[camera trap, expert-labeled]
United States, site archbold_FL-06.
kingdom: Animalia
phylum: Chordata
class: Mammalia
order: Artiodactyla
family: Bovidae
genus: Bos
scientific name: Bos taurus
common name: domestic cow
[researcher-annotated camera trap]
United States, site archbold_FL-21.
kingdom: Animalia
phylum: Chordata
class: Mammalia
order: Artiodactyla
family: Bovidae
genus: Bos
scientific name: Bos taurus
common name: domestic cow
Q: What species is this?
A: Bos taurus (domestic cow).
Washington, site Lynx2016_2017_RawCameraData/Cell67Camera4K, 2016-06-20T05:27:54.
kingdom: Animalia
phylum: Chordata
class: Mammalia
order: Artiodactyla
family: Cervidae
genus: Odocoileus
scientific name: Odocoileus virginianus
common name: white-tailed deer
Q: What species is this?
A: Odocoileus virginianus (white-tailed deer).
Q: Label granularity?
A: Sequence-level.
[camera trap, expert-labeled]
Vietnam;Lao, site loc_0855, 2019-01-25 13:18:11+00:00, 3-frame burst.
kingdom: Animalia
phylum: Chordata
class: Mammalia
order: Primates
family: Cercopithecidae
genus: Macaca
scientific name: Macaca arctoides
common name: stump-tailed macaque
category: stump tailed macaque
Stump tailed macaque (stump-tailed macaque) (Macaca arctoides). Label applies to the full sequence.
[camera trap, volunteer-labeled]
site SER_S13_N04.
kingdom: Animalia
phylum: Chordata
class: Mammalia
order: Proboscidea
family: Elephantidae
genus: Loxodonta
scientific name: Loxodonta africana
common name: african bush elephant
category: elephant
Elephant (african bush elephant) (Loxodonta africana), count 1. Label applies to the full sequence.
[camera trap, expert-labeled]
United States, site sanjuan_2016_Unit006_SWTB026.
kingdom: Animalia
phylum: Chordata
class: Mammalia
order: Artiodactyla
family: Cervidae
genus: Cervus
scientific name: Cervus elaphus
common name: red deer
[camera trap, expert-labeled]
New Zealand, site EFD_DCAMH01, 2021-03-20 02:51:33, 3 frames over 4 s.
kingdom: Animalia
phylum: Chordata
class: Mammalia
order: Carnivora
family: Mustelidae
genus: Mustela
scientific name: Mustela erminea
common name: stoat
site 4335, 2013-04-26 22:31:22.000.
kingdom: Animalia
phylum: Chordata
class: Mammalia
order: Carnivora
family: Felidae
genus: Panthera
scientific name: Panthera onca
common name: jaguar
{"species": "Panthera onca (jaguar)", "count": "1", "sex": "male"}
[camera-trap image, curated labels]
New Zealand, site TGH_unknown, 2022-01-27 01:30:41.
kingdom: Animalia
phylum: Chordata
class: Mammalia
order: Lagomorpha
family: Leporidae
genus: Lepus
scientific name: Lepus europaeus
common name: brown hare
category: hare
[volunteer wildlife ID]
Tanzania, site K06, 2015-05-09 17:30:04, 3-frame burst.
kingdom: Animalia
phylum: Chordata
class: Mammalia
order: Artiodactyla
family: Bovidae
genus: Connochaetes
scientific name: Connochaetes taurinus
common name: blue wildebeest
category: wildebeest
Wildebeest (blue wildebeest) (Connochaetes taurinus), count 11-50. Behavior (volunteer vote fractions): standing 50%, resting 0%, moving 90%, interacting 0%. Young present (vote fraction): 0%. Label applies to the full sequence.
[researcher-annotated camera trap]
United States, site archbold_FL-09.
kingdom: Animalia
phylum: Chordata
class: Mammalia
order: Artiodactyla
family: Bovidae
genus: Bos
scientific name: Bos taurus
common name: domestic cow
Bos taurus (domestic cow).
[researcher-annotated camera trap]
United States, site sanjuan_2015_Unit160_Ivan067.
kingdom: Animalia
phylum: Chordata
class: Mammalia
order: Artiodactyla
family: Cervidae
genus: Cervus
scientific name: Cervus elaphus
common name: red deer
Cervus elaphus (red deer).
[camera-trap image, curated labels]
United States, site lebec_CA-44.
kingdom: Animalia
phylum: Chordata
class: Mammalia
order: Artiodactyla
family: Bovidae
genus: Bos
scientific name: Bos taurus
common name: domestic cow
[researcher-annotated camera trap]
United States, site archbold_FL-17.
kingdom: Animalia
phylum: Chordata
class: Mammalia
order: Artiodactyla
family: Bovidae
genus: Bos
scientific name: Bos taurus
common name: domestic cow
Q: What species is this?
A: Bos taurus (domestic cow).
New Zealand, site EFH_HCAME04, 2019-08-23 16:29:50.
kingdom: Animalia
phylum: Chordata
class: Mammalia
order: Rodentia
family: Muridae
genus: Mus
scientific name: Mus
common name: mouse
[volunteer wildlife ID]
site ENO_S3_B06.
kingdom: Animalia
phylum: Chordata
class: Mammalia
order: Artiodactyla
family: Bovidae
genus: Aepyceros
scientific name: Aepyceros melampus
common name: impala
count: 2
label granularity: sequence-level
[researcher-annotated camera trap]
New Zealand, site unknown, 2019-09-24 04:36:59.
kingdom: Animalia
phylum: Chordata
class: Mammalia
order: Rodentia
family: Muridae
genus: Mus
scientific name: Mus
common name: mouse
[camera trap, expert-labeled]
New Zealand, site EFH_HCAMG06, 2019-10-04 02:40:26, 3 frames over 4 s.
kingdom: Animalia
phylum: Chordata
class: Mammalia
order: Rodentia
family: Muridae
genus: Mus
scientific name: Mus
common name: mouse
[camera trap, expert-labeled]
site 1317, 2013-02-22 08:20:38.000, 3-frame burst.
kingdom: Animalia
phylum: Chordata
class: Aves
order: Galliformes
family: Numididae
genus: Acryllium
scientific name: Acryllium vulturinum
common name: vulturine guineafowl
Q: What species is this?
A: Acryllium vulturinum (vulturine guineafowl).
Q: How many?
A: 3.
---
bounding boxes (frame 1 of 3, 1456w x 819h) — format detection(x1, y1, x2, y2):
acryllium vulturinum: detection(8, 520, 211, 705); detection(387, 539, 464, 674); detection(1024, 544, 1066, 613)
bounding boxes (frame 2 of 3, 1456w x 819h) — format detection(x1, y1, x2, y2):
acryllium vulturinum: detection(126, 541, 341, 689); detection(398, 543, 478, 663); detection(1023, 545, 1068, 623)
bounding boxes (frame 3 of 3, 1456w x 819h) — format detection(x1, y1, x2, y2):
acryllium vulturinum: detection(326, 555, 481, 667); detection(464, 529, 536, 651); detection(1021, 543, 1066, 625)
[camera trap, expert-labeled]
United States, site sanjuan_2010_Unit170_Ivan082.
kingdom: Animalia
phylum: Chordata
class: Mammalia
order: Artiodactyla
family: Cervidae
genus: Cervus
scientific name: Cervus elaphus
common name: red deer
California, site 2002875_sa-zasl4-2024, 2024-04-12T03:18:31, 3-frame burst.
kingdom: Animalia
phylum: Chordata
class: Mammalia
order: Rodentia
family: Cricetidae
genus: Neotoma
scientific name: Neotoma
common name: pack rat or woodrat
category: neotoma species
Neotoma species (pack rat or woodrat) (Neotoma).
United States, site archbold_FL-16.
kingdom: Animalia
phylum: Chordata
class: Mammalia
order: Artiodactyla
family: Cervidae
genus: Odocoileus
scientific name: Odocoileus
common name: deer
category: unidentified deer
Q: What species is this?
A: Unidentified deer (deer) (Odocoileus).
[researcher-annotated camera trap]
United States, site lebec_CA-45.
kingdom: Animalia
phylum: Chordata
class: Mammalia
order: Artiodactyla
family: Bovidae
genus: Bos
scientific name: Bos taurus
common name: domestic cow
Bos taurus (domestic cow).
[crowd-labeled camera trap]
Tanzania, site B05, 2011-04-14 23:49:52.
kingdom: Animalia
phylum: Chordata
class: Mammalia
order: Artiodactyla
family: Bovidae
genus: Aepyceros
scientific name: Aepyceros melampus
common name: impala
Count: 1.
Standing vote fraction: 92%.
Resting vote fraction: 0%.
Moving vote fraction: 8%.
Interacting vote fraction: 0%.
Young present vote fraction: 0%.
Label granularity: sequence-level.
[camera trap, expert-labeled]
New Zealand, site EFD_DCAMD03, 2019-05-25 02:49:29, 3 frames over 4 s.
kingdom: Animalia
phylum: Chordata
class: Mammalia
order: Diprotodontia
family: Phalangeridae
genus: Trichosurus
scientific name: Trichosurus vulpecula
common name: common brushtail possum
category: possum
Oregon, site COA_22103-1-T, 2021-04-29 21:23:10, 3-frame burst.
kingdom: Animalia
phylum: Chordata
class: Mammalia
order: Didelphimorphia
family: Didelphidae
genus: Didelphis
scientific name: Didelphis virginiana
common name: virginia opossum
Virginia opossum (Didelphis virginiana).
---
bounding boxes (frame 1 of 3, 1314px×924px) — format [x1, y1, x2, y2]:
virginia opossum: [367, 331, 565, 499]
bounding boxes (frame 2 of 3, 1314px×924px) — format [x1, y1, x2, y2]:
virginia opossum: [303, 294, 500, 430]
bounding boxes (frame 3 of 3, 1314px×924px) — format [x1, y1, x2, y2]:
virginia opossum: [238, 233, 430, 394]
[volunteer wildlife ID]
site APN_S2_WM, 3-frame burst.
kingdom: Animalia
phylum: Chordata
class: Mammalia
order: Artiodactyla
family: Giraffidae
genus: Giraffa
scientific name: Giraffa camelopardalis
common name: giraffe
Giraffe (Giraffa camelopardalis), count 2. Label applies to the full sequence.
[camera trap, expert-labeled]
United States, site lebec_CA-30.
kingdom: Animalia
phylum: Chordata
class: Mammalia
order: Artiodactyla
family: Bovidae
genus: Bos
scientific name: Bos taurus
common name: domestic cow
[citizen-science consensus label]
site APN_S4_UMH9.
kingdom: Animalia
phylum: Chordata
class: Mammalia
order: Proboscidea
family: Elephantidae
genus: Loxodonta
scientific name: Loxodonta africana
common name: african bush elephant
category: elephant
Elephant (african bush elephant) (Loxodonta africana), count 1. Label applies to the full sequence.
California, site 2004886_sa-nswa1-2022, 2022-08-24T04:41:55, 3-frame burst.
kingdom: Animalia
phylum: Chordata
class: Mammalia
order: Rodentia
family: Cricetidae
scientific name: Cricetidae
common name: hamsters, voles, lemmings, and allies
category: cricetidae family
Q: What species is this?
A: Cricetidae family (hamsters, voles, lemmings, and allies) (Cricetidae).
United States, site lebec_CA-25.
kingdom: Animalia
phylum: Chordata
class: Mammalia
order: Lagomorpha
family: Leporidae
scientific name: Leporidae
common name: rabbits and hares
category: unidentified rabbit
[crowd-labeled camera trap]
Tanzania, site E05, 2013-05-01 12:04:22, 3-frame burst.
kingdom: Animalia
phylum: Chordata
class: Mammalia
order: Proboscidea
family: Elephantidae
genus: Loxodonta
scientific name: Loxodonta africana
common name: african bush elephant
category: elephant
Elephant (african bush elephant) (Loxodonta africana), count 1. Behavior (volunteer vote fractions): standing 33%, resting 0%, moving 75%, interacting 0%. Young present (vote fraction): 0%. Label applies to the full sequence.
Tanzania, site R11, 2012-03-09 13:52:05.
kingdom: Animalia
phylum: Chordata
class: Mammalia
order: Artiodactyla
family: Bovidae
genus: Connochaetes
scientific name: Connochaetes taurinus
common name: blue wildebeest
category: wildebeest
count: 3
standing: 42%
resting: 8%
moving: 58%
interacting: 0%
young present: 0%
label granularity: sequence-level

ASSIGNMENT
The line with "Vietnam;Lao, site loc_0855, 2019-01-25" is the last to include; transcribe exactly every line from the top of the material above down to it.

OUTPUT
[camera trap, expert-labeled]
United States, site archbold_FL-06.
kingdom: Animalia
phylum: Chordata
class: Mammalia
order: Artiodactyla
family: Bovidae
genus: Bos
scientific name: Bos taurus
common name: domestic cow
[researcher-annotated camera trap]
United States, site archbold_FL-21.
kingdom: Animalia
phylum: Chordata
class: Mammalia
order: Artiodactyla
family: Bovidae
genus: Bos
scientific name: Bos taurus
common name: domestic cow
Q: What species is this?
A: Bos taurus (domestic cow).
Washington, site Lynx2016_2017_RawCameraData/Cell67Camera4K, 2016-06-20T05:27:54.
kingdom: Animalia
phylum: Chordata
class: Mammalia
order: Artiodactyla
family: Cervidae
genus: Odocoileus
scientific name: Odocoileus virginianus
common name: white-tailed deer
Q: What species is this?
A: Odocoileus virginianus (white-tailed deer).
Q: Label granularity?
A: Sequence-level.
[camera trap, expert-labeled]
Vietnam;Lao, site loc_0855, 2019-01-25 13:18:11+00:00, 3-frame burst.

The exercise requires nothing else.